# TASK TO CARRY OUT
Repeat the entries exactly as they stand.

[Opening GIVEN INFORMATION section]

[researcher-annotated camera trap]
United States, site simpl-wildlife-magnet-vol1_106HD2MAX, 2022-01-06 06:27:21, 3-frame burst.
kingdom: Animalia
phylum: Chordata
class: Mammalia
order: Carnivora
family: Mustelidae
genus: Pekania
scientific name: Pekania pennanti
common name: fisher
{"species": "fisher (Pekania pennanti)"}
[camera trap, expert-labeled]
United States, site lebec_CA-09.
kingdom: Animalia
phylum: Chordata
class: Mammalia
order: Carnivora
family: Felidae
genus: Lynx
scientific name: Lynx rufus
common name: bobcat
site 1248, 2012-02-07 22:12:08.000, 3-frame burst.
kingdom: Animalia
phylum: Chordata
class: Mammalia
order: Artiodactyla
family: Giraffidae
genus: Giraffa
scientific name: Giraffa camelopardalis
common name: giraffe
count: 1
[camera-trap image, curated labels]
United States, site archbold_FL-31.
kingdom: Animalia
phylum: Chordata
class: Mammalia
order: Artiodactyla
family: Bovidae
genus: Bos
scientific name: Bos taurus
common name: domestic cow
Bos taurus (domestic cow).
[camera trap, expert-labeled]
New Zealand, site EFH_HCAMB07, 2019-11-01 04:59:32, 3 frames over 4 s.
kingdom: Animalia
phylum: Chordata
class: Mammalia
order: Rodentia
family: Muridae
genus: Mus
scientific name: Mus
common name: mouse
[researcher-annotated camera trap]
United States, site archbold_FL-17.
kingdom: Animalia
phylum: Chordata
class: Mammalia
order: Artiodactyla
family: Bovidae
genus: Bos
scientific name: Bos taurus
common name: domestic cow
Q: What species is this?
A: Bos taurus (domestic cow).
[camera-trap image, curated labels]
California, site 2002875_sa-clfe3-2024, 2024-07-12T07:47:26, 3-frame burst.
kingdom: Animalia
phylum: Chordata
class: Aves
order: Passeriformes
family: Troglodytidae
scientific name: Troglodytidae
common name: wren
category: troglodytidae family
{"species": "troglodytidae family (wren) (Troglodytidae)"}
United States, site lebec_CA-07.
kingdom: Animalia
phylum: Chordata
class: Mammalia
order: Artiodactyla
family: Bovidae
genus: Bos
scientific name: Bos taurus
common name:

[Closing GIVEN INFORMATION section]

# PROBLEM SOLUTION
[researcher-annotated camera trap]
United States, site simpl-wildlife-magnet-vol1_106HD2MAX, 2022-01-06 06:27:21, 3-frame burst.
kingdom: Animalia
phylum: Chordata
class: Mammalia
order: Carnivora
family: Mustelidae
genus: Pekania
scientific name: Pekania pennanti
common name: fisher
{"species": "fisher (Pekania pennanti)"}
[camera trap, expert-labeled]
United States, site lebec_CA-09.
kingdom: Animalia
phylum: Chordata
class: Mammalia
order: Carnivora
family: Felidae
genus: Lynx
scientific name: Lynx rufus
common name: bobcat
site 1248, 2012-02-07 22:12:08.000, 3-frame burst.
kingdom: Animalia
phylum: Chordata
class: Mammalia
order: Artiodactyla
family: Giraffidae
genus: Giraffa
scientific name: Giraffa camelopardalis
common name: giraffe
count: 1
[camera-trap image, curated labels]
United States, site archbold_FL-31.
kingdom: Animalia
phylum: Chordata
class: Mammalia
order: Artiodactyla
family: Bovidae
genus: Bos
scientific name: Bos taurus
common name: domestic cow
Bos taurus (domestic cow).
[camera trap, expert-labeled]
New Zealand, site EFH_HCAMB07, 2019-11-01 04:59:32, 3 frames over 4 s.
kingdom: Animalia
phylum: Chordata
class: Mammalia
order: Rodentia
family: Muridae
genus: Mus
scientific name: Mus
common name: mouse
[researcher-annotated camera trap]
United States, site archbold_FL-17.
kingdom: Animalia
phylum: Chordata
class: Mammalia
order: Artiodactyla
family: Bovidae
genus: Bos
scientific name: Bos taurus
common name: domestic cow
Q: What species is this?
A: Bos taurus (domestic cow).
[camera-trap image, curated labels]
California, site 2002875_sa-clfe3-2024, 2024-07-12T07:47:26, 3-frame burst.
kingdom: Animalia
phylum: Chordata
class: Aves
order: Passeriformes
family: Troglodytidae
scientific name: Troglodytidae
common name: wren
category: troglodytidae family
{"species": "troglodytidae family (wren) (Troglodytidae)"}
United States, site lebec_CA-07.
kingdom: Animalia
phylum: Chordata
class: Mammalia
order: Artiodactyla
family: Bovidae
genus: Bos
scientific name: Bos taurus
common name:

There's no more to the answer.